04/15/2013 20:06:48;0001;PBS_Server;Svr;PBS_Server;svr_setjobstate: setting job 20217.linux1.grid.creatis.insa-lyon.fr state from RUNNING-STAGEGO to RUNNING-PRERUN (4-40)
04/15/2013 20:06:48;0004;PBS_Server;Svr;svr_connect;attempting connect to host 134.214.205.76 port 15002
04/15/2013 20:06:48;0004;PBS_Server;Svr;svr_connect;cannot connect to host port 15002 - cannot establish connection (cannot connect to port 985 in client_to_svr - errno:99 Cannot assign requested address) - time=0 seconds
04/15/2013 20:06:48;0004;PBS_Server;Svr;WARNING;ALERT: unable to contact node linux7.grid.creatis.insa-lyon.fr
04/15/2013 20:06:48;0001;PBS_Server;Svr;PBS_Server;LOG_ERROR::Cannot assign requested address (99) in send_job, send_job failed to 86d6cd4c port 15002
04/15/2013 20:06:48;0002;PBS_Server;Job;20214.linux1.grid.creatis.insa-lyon.fr;child reported success for job after 0 seconds (dest=linux7.grid.creatis.insa-lyon.fr), rc=0
04/15/2013 20:06:48;0001;PBS_Server;Svr;PBS_Server;svr_setjobstate: setting job 20214.linux1.grid.creatis.insa-lyon.fr state from RUNNING-PRERUN to RUNNING-RUNNING (4-42)

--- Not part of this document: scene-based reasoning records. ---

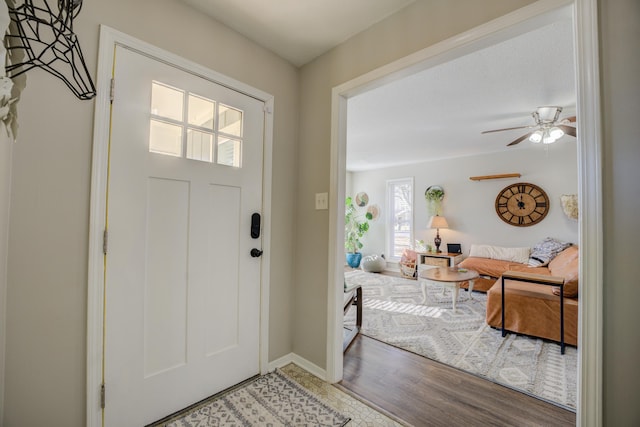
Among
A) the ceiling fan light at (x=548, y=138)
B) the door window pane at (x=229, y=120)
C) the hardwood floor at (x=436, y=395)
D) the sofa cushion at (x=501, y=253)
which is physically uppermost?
the ceiling fan light at (x=548, y=138)

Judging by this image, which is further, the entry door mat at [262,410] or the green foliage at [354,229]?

04/15/2013 20:06:48;0004;PBS_Server;Svr;svr_connect;attempting connect to host 134.214.205.76 port 15002
04/15/2013 20:06:48;0004;PBS_Server;Svr;svr_connect;cannot connect to host port 15002 - cannot establish connection (cannot connect to port 985 in client_to_svr - errno:99 Cannot assign requested address) - time=0 seconds
04/15/2013 20:06:48;0004;PBS_Server;Svr;WARNING;ALERT: unable to contact node linux7.grid.creatis.insa-lyon.fr
04/15/2013 20:06:48;0002;PBS_Server;Job;20217.linux1.grid.creatis.insa-lyon.fr;child reported failure for job after 0 seconds (dest=linux7.grid.creatis.insa-lyon.fr), rc=1
04/15/2013 20:06:48;0008;PBS_Server;Job;20217.linux1.grid.creatis.insa-lyon.fr;unable to run job, MOM rejected/rc=1
04/15/2013 20:06:48;0040;PBS_Server;Req;free_nodes;freeing nodes for job 20217.linux1.grid.creatis.insa-lyon.fr
04/15/2013 20:06:48;0040;PBS_Server;Req;free_nodes;freeing node linux7.grid.creatis.insa-lyon.fr/9 from job 20217.linux1.grid.creatis.insa-lyon.fr (nsnfree=5)
04/15/2013 20:06:48;0001;PBS_Server;Svr;PBS_Server;svr_setjobstate: setting job 20217.linux1.grid.creatis.insa-lyon.fr state from RUNNING-PRERUN to QUEUED-STAGECMP (1-16)

Comment 11 Steve Traylen 2014-06-03 12:52:19 UTC
No longer being maintained in EPEL by me.